MAGE:A Multi-stage Avatar Generator with Sparse Observations
This addresses the challenge of realistic full-body motion prediction from limited sensor data for AR/VR applications, representing a novel methodological improvement rather than a foundational breakthrough.
The paper tackles the problem of inferring full-body poses from sparse 3-joint observations in AR/VR applications, proposing MAGE, a multi-stage avatar generator that progressively refines predictions from 6 to 22 joints, achieving significantly better accuracy and continuity than state-of-the-art methods.

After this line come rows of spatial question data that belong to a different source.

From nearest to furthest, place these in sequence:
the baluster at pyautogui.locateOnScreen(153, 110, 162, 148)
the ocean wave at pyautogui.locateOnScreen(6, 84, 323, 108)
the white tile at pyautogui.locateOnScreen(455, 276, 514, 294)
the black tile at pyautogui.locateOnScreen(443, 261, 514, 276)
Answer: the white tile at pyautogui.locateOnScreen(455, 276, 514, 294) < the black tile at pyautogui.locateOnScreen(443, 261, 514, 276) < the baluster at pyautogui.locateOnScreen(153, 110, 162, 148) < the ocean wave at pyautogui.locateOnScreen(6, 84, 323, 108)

Inferring full-body poses from Head Mounted Devices, which capture only 3-joint observations from the head and wrists, is a challenging task with wide AR/VR applications. Previous attempts focus on learning one-stage motion mapping and thus suffer from an over-large inference space for unobserved body joint motions. This often leads to unsatisfactory lower-body predictions and poor temporal consistency, resulting in unrealistic or incoherent motion sequences. To address this, we propose a powerful Multi-stage Avatar GEnerator named MAGE that factorizes this one-stage direct motion mapping learning with a progressive prediction strategy. Specifically, given initial 3-joint motions, MAGE gradually inferring multi-scale body part poses at different abstract granularity levels, starting from a 6-part body representation and gradually refining to 22 joints. With decreasing abstract levels step by step, MAGE introduces more motion context priors from former prediction stages and thus improves realistic motion completion with richer constraint conditions and less ambiguity. Extensive experiments on large-scale datasets verify that MAGE significantly outperforms state-of-the-art methods with better accuracy and continuity.